Mein Vater erfuhr davon aus dem Mund seiner Genossen. Ein Oberleutnant des abtrünnigen Heers kam mitten in der Nacht und weckte ihn mit ein paar Kolbenschlägen am Fensterrahmen. »In dem Augenblick dachte ich, jetzt ist mein Leben zu Ende«, sollte mein Vater mir lange danach erzählen. Aber so war es nicht. Das Gesicht des Oberleutnants zeigte eine Grimasse, die zwischen Stolz und Schuld schwankte. Mein Vater öffnete schicksalsergeben die Tür, aber der Mann trat nicht ein.

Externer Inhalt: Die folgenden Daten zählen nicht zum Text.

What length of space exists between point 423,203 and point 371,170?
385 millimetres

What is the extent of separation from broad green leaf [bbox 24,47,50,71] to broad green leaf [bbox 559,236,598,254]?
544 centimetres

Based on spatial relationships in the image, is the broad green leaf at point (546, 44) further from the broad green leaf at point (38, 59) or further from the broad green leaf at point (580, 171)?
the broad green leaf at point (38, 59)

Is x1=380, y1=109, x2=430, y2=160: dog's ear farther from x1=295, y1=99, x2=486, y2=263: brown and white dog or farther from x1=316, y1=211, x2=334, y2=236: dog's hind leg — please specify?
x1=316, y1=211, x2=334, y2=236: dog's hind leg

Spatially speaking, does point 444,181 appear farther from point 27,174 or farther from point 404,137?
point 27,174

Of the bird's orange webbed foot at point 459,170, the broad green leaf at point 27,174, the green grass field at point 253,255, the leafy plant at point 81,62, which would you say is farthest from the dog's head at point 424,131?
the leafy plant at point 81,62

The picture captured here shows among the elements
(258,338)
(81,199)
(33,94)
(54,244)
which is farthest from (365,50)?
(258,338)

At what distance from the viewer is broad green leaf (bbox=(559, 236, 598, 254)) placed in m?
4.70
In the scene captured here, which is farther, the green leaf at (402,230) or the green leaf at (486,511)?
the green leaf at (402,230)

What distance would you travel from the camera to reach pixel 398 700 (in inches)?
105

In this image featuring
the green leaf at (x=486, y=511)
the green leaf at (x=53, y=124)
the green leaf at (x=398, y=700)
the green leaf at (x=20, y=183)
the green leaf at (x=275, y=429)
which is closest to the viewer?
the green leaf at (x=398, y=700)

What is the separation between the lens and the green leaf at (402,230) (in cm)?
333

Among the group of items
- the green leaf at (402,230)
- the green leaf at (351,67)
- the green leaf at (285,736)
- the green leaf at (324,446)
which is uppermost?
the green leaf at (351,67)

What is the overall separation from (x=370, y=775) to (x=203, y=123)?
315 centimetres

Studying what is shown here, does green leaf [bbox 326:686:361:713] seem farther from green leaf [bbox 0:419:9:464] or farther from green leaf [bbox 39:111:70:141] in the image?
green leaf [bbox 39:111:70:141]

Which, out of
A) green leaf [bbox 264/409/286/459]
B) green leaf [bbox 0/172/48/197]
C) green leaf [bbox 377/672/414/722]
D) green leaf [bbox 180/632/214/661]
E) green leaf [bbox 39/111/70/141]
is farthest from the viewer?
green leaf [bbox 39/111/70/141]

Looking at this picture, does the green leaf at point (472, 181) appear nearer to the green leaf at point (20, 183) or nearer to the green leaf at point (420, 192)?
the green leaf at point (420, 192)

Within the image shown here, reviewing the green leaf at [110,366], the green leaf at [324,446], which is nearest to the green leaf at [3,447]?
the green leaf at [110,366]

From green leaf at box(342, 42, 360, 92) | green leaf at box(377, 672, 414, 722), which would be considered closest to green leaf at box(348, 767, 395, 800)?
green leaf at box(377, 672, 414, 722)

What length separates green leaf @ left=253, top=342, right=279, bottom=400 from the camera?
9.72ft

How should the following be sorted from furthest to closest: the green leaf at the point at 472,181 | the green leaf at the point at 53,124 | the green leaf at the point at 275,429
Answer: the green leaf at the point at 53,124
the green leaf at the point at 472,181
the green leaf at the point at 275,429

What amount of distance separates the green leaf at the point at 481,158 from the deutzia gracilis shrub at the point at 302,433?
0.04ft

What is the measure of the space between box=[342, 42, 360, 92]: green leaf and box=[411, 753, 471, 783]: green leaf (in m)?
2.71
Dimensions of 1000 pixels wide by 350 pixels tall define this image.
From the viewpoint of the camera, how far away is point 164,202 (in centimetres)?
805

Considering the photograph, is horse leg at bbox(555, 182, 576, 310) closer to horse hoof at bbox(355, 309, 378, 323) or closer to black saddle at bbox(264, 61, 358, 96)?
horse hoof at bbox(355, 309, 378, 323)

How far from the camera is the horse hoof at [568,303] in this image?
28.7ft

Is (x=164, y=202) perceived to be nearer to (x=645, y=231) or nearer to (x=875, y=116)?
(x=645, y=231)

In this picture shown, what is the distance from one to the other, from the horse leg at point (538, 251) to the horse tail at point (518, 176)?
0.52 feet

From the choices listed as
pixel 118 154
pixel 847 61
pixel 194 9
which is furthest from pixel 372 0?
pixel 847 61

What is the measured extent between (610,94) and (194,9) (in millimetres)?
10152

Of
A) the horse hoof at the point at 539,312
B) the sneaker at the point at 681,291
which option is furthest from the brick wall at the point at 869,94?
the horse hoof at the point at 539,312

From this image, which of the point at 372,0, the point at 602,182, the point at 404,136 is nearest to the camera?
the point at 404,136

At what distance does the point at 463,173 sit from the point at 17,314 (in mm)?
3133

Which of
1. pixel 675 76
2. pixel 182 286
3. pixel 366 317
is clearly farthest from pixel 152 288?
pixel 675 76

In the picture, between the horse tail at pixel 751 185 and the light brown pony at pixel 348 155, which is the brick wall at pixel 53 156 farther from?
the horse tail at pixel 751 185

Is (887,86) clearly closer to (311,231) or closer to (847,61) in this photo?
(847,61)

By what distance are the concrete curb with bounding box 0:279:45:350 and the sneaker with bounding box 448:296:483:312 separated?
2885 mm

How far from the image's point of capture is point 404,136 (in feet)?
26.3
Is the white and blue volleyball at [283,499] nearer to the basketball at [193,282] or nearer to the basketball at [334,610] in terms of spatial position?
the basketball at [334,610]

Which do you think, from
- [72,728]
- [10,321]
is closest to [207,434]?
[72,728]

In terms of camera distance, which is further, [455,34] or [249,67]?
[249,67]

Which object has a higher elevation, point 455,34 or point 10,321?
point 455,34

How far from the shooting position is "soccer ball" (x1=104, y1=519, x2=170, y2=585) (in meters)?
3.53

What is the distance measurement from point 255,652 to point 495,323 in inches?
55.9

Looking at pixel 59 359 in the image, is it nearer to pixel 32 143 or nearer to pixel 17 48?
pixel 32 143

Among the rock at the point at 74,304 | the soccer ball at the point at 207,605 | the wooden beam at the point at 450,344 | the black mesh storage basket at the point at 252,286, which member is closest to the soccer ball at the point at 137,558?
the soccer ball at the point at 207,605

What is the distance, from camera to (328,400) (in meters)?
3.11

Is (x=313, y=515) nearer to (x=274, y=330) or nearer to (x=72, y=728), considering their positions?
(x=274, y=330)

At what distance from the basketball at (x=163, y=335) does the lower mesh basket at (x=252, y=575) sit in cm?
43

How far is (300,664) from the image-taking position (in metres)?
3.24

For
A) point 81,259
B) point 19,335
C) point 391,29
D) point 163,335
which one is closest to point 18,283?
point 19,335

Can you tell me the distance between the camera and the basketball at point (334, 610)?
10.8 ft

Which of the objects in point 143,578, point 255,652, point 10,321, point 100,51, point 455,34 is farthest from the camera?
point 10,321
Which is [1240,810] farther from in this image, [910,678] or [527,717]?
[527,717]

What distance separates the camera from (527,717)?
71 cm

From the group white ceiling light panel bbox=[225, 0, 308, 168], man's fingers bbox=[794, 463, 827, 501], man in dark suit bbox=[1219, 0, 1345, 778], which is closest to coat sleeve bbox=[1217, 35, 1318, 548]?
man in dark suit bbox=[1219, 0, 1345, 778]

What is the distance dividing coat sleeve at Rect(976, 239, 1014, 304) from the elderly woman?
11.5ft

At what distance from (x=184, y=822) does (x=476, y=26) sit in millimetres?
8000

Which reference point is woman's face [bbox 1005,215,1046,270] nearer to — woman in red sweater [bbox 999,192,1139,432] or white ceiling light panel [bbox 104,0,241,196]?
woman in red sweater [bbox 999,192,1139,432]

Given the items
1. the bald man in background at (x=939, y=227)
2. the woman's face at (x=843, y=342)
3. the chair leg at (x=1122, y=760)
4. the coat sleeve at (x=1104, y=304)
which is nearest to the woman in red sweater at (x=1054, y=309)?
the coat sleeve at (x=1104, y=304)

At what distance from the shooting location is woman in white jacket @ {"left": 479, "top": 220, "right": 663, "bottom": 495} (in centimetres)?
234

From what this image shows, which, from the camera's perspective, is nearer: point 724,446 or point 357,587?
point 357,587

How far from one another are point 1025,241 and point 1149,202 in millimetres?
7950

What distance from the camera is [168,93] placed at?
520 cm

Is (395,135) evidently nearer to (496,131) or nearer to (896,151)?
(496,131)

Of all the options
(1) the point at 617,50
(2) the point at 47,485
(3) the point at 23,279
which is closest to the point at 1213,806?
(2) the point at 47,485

Bevor der Tag anbreche, sagte der Oberleutnant, werde ein Trupp kommen und ihn verhaften.

»Und woher wissen Sie das?«, fragte mein Vater.

»Weil es mein Trupp ist«, sagte der Oberleutnant, »ich habe den Befehl gegeben.«

Und er verabschiedete sich mit dem Freimaurergruß.

Erst da erkannte ihn mein Vater. Er war Mitglied des Sterns von Tequendama.